#### DOCUMENT SEGMENT
=======
Adrian Cantrill AWS Solutions Architect Associate Course
Introduction
Site Tools and features
Scenario - Animals4Life
- Animals4life.org is used throughout the course to model a real-world situation to show use cases
- Animals4life is an animal rescue and awareness org that rehouse and monitors animals that uses IOT and big data
- global company
- call center/admin/IT/Marketing/Legal & accounts
- 200 staff, half remote, half onsite in Australia
- also has lobbying staff and major offices in London, New York, Seattle
- Currently have small on prem data center in Brisbane
- They previously had a bad AWS Trial in Sydney Aus
- Also tried other cloud services
- All remote workers rely on infrastructure in AUS
- company is cost conscious
- needs to be available 24/7
Problems
- On-prem hardware is failing and must be replaced in 18 month
- AWS/Azure previous experience were messy and not best practice
- Performance issues exist for field workers
- Lack of high-availability systems and scalability
- small it team with little automation/cloud experience
- global expansion concerns - cost for new infrastructure
Ideal Outcomes
- fast performance for field workers
- able to deploy into new regions quickly when required
- low cost and scalable base infrastructure
- Agility - spin up new marketing campaigns, social and progressive applications(iot, big data, etc is important
- Automation - low base staffing costs
AWS Accounts - The Basics
An AWS account is a container for identities and AWS resources
- when creating an account you need a name, a unique email address, and a credit card
- This creates an account root user
- AWS are billed pay-as-you go
- this course will use free-tier as much as possible
- Account root user has full control over the AWS account
- you can create sub-identities that can be restricted that uses Identity Access Management (IAM) IAM users/groups/roles with the ability to limit permissions
- permissions must be explicitly granted
- the orange line in the below picture is the boundary of the account, it helps keep things out and things in
Setting it up
Cost Management
- Setting up a budget
IAM Identity and Access Management
Each AWS account has a root user with full unrestricted access
IAM lets us restrict access to different users in a least privileged accessed way
IAM identities start with no permissions and can be granted permissions
Each account comes with its own IAM database.
IAM is a globally resilient service - any data is always secure across all AWS regions
The IAM you see is your own dedicated IAM. the IAM service is trusted fully.
Inside IAM you can create different identities.
IAM Basics
IAM lets you create three different types of identity objects:
- IAM users: represents humans or applications that need access to your account
- IAM groups: Collection of related users, eg dev team, finance, HR
- IAM roles: can be used by AWS services or for granting external access to your account.
=======
#### INSTRUCTIONS FOR THE TASK
Summarize the AWS course notes above in three sentences.

#### DATASET EXCERPTS
=======
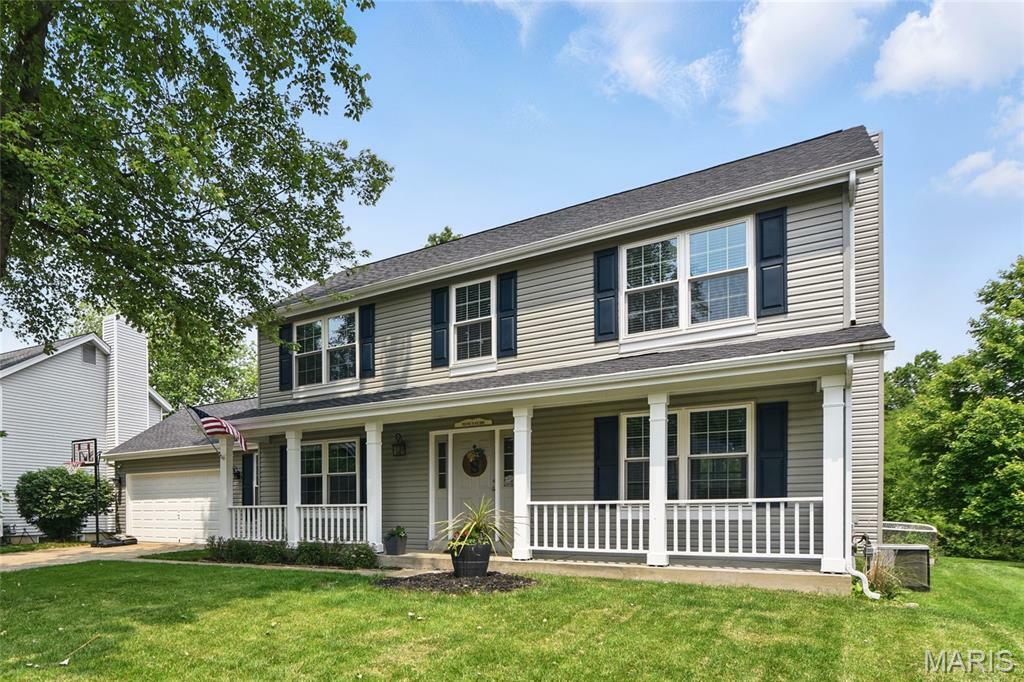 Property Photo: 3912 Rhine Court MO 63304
=======
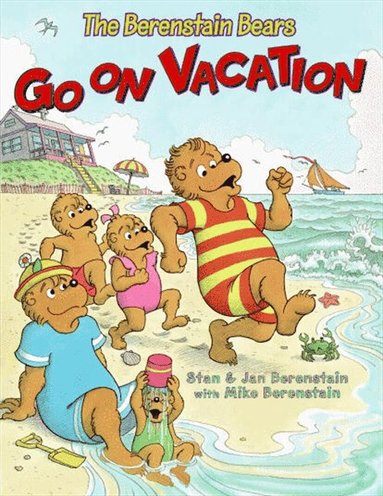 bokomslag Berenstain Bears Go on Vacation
=======
#### EXERCISE RESULT
The notes introduce Animals4Life, an animal rescue and awareness organization that the course uses as a real-world scenario. Its failing on-premises hardware, messy earlier cloud attempts, and slow performance for field workers lead to goals of low cost, scalability, agility, and automation. An AWS account is a container for identities and resources whose root user has full control, and IAM lets you create users, groups, and roles that start with no permissions and can be granted only the access they need.